The tl;dr is that Theranos makes their own machines, which makes every test that they perform technically a "Lab Developed Test" LDT which doesn't have the same oversight that machines which are sold to others. As long as they make their machines and use their machines, they're effectively exploiting a loophole.
From the article:
The backdrop for this dispute is an unusual regulatory structure that does, in fact, confer upon some–though not all–conventional lab tests an extra layer of validation that Theranos’s do not yet have.

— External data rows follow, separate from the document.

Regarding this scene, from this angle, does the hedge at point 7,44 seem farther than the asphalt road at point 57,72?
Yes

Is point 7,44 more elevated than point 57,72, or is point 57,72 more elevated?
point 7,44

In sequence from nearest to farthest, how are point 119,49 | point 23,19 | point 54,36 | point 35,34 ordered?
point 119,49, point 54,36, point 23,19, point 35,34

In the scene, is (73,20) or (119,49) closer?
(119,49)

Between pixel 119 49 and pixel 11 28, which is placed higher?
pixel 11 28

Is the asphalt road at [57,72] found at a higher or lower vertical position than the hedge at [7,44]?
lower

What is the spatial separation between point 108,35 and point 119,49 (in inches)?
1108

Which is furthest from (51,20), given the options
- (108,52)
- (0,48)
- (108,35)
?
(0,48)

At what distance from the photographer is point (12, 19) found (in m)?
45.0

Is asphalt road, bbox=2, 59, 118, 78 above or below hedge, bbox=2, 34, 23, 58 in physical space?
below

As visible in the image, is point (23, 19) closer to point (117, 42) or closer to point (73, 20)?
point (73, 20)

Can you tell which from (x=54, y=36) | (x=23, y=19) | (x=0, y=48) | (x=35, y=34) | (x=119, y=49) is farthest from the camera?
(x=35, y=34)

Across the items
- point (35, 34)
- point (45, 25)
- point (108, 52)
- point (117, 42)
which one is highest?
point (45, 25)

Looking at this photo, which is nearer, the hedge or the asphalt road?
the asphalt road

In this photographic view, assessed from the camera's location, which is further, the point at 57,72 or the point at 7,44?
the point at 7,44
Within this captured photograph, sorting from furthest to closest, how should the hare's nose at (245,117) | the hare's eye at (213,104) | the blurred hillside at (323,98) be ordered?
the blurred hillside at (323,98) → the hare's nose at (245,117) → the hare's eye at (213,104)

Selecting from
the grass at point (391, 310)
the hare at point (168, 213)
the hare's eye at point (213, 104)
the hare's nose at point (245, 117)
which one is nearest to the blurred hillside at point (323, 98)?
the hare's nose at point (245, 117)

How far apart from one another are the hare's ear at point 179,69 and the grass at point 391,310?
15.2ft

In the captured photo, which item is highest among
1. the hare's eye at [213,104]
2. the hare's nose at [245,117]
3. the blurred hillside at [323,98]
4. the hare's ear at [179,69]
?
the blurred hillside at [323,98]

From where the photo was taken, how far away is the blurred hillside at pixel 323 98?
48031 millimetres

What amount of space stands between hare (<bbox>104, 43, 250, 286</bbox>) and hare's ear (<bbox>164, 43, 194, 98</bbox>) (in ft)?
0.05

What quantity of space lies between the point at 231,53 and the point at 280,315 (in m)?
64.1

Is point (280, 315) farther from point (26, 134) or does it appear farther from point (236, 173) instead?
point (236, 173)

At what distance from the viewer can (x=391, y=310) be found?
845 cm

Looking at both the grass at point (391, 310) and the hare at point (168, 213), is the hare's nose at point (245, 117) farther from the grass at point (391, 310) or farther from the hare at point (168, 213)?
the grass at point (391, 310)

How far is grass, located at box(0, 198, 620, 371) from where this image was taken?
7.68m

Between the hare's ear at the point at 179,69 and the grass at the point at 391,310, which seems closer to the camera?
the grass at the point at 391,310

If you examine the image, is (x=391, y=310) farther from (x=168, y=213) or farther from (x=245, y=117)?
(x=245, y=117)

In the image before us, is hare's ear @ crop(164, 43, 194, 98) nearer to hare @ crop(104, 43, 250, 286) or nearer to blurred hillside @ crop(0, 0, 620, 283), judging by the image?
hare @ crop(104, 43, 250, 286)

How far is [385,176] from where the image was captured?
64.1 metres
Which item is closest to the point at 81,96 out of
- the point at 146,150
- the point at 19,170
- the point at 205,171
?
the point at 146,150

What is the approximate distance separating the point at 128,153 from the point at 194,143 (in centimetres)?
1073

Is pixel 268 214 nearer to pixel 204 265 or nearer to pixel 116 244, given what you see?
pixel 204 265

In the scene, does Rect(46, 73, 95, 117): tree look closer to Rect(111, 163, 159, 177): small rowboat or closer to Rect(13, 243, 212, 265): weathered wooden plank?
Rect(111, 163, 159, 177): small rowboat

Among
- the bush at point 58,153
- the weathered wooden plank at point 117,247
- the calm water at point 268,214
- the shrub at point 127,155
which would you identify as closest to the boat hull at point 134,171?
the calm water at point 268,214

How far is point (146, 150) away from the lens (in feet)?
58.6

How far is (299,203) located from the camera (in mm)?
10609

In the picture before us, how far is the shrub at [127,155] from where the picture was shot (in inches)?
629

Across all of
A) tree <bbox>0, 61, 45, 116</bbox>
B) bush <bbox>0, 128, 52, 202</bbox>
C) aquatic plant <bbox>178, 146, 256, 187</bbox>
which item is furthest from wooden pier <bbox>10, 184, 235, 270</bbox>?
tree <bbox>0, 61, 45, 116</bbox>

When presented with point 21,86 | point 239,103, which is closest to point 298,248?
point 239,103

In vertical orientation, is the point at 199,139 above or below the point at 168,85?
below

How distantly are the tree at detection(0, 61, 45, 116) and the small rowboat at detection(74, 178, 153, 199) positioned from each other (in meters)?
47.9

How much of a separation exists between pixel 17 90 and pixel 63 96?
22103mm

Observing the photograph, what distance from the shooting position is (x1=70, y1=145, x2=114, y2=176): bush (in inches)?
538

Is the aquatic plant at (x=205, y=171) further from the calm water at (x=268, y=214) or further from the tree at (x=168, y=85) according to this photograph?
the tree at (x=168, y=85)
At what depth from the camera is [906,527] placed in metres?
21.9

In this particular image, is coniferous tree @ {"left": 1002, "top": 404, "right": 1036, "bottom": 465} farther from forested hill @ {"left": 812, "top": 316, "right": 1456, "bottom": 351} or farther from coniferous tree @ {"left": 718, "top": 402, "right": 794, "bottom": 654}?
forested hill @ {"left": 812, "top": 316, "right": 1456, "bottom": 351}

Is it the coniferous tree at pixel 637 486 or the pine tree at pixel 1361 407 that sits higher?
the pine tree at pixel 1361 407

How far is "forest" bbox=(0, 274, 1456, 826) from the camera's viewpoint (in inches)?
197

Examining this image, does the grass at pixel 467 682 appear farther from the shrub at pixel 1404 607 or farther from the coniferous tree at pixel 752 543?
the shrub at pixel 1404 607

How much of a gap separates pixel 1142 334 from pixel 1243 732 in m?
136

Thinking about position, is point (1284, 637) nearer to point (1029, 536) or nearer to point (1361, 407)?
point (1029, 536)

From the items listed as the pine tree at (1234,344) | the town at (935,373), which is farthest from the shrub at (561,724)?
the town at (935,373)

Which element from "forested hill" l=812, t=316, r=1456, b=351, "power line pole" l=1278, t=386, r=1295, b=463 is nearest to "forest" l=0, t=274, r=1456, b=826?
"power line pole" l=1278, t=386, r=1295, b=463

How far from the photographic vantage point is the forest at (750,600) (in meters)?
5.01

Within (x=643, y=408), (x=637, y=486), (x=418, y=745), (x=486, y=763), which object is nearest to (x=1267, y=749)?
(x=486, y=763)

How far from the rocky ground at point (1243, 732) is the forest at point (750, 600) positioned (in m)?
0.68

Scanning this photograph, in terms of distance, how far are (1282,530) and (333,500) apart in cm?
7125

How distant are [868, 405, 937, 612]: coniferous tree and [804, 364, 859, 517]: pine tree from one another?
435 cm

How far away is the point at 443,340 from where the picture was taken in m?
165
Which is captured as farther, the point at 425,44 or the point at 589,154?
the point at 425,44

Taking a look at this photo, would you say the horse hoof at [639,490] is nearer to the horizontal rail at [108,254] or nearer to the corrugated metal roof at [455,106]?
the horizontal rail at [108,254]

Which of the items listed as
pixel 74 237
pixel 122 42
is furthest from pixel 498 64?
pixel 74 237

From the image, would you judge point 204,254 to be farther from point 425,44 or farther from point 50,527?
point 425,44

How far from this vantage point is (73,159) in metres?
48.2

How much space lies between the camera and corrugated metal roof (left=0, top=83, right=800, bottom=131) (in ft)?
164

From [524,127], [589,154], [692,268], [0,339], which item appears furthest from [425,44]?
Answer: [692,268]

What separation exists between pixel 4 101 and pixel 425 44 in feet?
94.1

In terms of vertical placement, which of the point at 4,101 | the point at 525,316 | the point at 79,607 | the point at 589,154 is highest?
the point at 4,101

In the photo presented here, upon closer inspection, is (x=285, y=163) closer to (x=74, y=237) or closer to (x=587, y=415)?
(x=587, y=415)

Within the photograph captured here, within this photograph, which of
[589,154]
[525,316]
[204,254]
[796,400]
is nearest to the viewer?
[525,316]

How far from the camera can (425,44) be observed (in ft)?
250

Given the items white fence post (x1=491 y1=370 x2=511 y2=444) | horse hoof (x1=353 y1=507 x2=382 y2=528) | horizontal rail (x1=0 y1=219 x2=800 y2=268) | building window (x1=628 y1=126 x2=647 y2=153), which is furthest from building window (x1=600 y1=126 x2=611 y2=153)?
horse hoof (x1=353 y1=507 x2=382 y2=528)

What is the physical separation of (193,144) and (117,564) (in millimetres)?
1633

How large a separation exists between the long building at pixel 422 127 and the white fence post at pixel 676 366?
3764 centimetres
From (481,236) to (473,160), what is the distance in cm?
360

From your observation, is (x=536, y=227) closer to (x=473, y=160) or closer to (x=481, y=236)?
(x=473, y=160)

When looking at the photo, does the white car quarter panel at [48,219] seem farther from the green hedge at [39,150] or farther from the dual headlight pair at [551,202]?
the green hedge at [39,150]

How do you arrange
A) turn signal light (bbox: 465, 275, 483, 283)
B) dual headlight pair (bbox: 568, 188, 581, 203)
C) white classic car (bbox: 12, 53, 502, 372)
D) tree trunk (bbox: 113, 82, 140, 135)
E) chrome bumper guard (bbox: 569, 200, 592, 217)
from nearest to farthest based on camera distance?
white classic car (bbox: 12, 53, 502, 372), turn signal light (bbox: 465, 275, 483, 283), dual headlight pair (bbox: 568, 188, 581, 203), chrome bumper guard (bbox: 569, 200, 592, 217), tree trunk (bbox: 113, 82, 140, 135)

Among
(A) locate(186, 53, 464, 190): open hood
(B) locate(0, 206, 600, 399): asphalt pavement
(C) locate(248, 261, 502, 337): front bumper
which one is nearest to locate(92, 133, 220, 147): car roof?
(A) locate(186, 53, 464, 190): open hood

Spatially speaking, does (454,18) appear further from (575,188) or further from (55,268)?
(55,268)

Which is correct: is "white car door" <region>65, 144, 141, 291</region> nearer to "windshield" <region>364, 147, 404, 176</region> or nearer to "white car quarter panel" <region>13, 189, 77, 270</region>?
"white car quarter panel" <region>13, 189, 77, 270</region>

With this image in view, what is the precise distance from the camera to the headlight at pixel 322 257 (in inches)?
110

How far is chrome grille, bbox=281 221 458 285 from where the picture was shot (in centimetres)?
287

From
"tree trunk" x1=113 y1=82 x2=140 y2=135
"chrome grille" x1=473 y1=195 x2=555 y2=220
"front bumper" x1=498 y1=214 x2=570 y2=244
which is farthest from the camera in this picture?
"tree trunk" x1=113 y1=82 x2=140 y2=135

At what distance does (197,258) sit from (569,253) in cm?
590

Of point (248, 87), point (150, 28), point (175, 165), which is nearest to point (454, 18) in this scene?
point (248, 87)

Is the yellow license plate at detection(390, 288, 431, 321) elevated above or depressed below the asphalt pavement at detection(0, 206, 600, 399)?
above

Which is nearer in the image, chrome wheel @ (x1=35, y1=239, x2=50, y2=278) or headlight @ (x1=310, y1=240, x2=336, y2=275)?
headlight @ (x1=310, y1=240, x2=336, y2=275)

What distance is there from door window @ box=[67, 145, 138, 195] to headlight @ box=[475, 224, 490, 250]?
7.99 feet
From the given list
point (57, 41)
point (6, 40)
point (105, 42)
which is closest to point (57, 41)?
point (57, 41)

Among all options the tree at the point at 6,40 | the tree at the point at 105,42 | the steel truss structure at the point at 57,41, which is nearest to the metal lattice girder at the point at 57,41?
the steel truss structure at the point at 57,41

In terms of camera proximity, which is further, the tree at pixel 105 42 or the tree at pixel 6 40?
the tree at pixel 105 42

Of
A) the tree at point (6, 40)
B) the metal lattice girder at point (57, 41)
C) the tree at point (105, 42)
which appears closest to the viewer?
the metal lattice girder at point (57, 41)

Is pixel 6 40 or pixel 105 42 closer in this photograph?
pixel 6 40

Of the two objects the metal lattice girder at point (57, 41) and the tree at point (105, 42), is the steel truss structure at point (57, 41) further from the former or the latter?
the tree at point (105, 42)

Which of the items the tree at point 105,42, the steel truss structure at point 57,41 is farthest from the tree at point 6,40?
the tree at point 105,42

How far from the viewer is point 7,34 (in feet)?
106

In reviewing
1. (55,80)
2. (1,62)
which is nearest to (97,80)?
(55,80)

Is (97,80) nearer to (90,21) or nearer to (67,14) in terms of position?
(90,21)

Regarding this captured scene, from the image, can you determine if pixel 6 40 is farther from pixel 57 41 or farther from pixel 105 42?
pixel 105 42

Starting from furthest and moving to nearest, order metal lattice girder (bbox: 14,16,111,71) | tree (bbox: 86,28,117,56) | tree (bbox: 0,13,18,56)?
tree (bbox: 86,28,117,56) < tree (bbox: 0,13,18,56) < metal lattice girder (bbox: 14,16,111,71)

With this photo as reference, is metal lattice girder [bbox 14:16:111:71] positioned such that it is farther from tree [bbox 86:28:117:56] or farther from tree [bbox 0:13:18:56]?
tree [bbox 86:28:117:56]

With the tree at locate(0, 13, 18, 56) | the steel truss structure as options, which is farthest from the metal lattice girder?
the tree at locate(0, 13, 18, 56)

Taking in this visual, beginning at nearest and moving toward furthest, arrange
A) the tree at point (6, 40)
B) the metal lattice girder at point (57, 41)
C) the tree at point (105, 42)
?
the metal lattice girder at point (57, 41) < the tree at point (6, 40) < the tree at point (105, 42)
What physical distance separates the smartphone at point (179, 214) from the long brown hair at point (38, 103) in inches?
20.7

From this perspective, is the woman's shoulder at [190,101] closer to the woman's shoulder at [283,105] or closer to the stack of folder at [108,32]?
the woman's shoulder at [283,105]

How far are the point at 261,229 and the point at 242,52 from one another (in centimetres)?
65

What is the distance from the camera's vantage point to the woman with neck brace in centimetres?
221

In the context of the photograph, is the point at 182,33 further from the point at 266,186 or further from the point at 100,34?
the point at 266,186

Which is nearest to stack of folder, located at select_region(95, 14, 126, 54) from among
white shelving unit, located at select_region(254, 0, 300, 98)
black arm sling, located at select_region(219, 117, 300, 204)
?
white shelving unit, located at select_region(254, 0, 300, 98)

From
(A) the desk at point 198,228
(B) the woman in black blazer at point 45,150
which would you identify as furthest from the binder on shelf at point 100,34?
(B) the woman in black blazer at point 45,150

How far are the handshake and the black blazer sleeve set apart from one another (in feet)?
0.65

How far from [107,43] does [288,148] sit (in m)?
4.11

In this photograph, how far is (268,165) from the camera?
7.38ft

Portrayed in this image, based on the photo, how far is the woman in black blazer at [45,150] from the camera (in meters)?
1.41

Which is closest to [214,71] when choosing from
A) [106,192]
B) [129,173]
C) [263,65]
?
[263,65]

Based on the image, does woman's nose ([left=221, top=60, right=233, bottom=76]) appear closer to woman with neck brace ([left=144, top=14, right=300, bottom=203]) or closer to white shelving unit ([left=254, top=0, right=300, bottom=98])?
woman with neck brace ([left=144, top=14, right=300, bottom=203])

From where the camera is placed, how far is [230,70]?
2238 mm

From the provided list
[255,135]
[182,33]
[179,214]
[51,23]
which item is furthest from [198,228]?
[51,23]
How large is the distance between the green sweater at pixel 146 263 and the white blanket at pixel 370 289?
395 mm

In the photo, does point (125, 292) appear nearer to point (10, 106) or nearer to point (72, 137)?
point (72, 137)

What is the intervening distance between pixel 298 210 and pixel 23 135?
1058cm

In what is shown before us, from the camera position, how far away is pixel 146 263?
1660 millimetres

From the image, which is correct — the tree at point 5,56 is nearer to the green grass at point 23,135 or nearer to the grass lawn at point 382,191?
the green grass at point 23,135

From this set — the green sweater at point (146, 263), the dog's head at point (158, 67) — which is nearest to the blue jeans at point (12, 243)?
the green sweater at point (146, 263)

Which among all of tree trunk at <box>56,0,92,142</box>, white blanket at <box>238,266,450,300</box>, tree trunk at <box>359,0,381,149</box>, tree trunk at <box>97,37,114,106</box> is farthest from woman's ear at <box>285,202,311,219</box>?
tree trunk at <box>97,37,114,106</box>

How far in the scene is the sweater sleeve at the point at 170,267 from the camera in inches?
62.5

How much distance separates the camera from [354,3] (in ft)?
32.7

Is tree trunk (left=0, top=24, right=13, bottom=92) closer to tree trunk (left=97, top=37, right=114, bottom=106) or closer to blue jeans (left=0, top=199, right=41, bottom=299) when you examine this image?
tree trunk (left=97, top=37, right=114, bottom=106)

Most labs, like Quest and Laboratory Corp. of America, perform many of their routine tests using analyzers they buy from medical-device manufacturers, like Siemens, Olympus, and Beckman Coulter. Before those manufacturers can sell such equipment, they must obtain U.S. Food and Drug Administration approval for the tests those analyzers perform–a process that is in addition to, and more searching than, the audits and proficiency tests required to win CMS certification for the lab itself.
At the same time, for other procedures conventional labs will devise their own lab-developed tests, or LDTs, which they do not have cleared by the FDA. While the FDA takes the position that it could require approval for LDTs, for many years it has said it would forgo that right in the exercise of its “enforcement discretion.”
Theranos, which does not buy any analyzers from third parties, is therefore in a unique position. While it would need FDA approval to sell its own analyzers to other labs, it doesn’t do that. It uses its analyzers only in its own CMS-certified lab. All its tests are therefore LDTs, effectively exempt from FDA oversight.
That really hit the nail on the head for me.